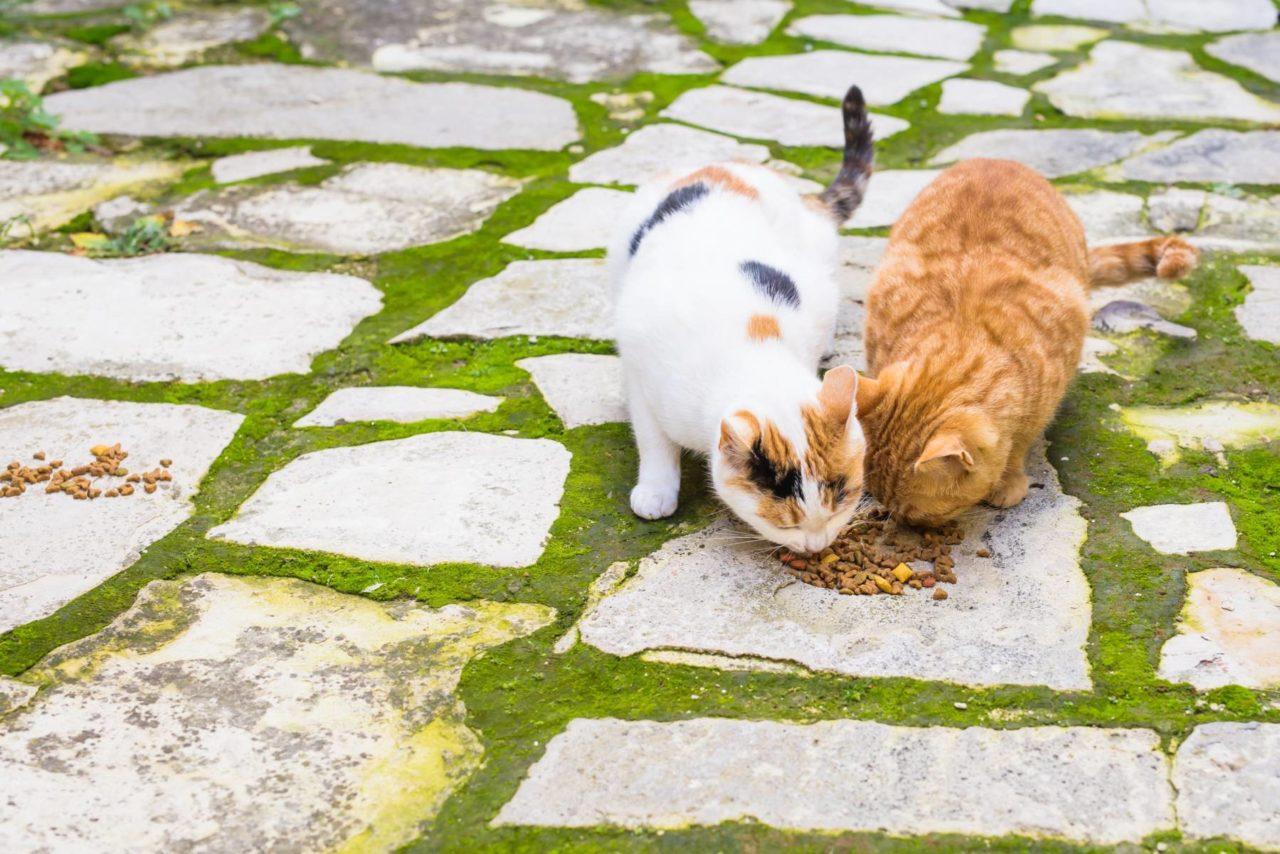 i migliori croccantini per gatti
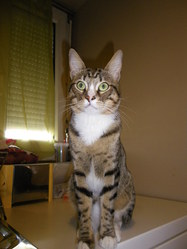 Caprice, chat Européen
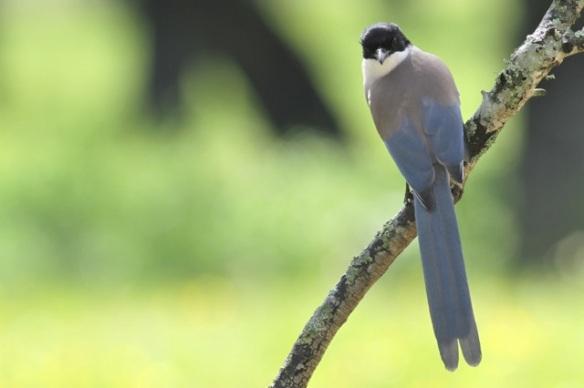 Azure-winged magpie, Jaraicejo, 12 April 2016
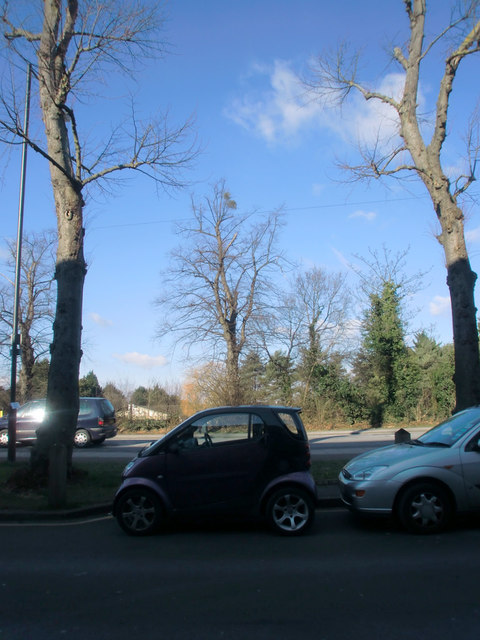 Bramley Road, Oakwood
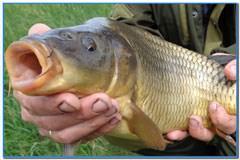 Рыбалка в Запольном, два загадочных дня.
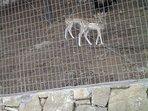 Fallow Deer at Kolimpari Monastery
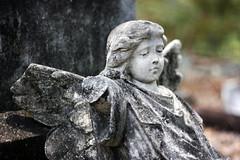 Week 44: Cemetery/Graveyard - Broken Wings (Fiona Dawkins) Tags: broken cemetery graveyard angel brokenwings weepingangel week44theme 52weeksthe2015edition week442015 weekstartingthursdayoctober292015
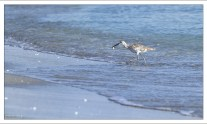 Перепончатопалый улит (Willet) - птица из семейства бекасовых, с добычей.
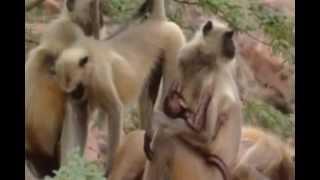 Macacos lutando para acasalar, reino animal, vida selvagem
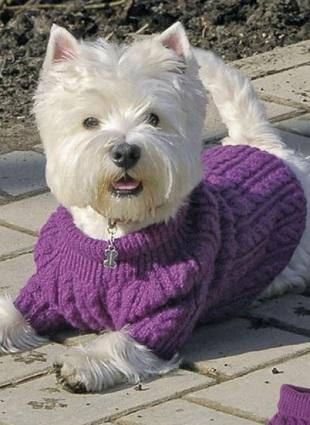 вязание спицами для собак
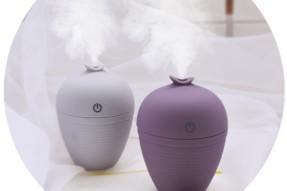 Wish bottle humidifier
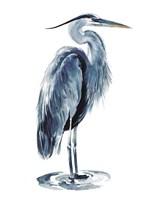 Blue Blue Heron I Fine Art Print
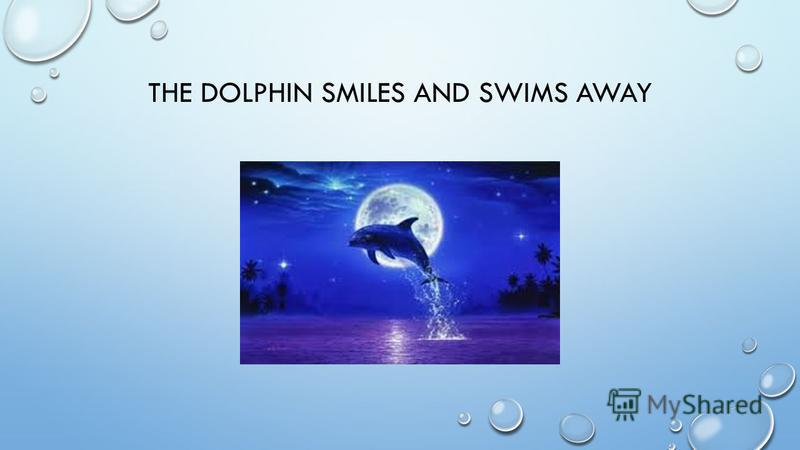THE DOLPHIN SMILES AND SWIMS AWAY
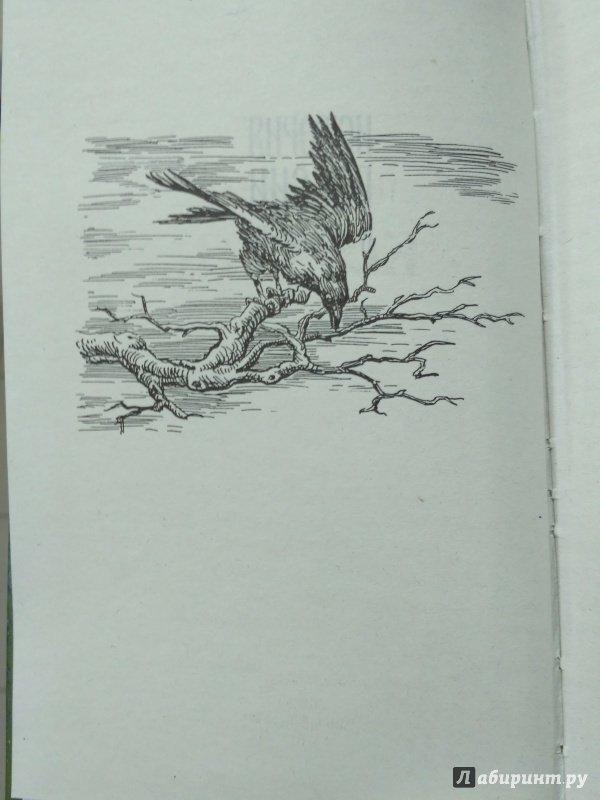 Иллюстрация 3 из 13 для Корень зла - Петр Полевой   Лабиринт - книги. Источник: Вик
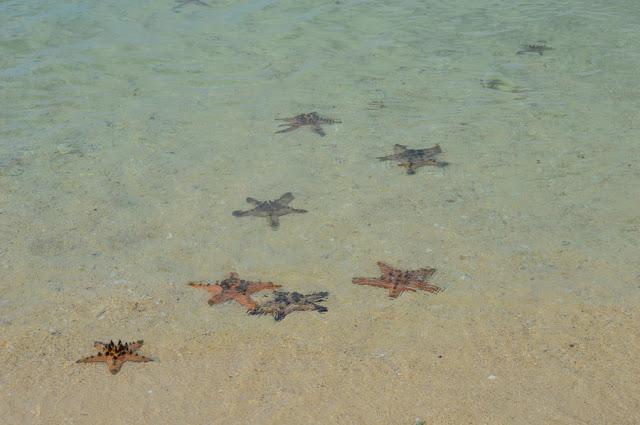 Zambales Marine Life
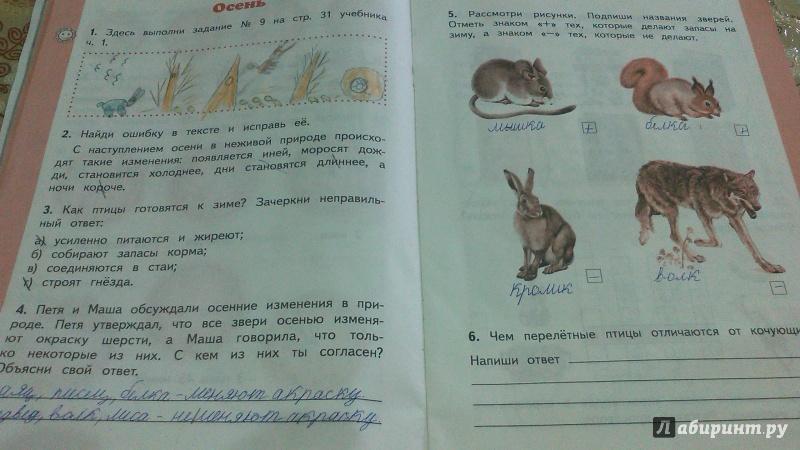 3 решебник окружающий класс рабочая мир ивченкова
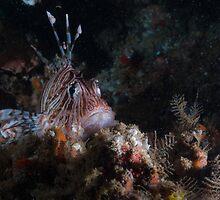 Lionfish Den by Kyra Kalageorgi
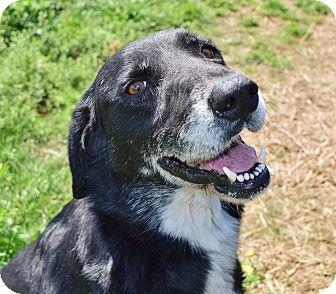 Border Collie/Labrador Retriever Mix Dog for adoption in Iola, Texas - Lilly Mae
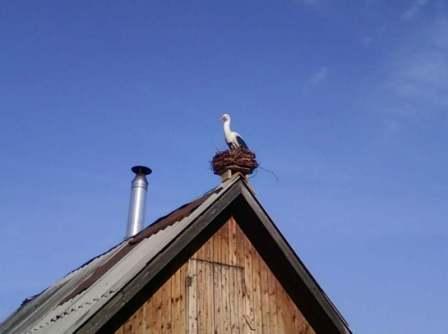 Аист на крышу
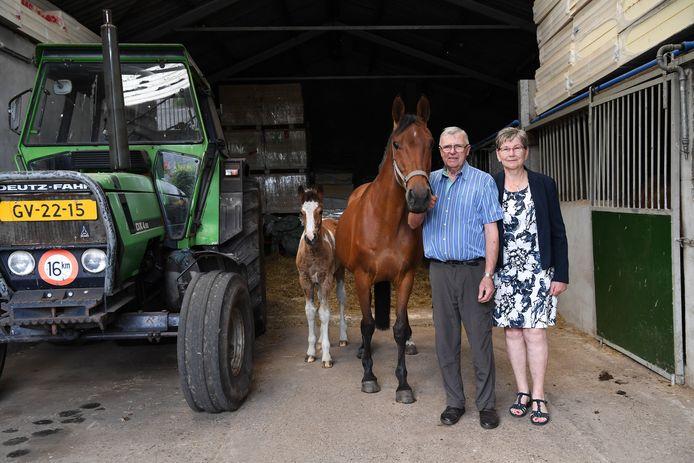 CASTELREE, Jan Stads / Pix4Profs Paardenmelkerij van t Groeske. Fons en Dina Backx - Huybrechts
::::::::::
• WHAT IS REQUIRED: Beginning with the line containing "Иллюстрация 3 из" and ending with the last line of the data, output those lines exactly and nothing more. Omit every picture.

• WRITTEN RESPONSE:
 Иллюстрация 3 из 13 для Корень зла - Петр Полевой   Лабиринт - книги. Источник: Вик
 Zambales Marine Life
 3 решебник окружающий класс рабочая мир ивченкова
 Lionfish Den by Kyra Kalageorgi
 Border Collie/Labrador Retriever Mix Dog for adoption in Iola, Texas - Lilly Mae
 Аист на крышу
 CASTELREE, Jan Stads / Pix4Profs Paardenmelkerij van t Groeske. Fons en Dina Backx - Huybrechts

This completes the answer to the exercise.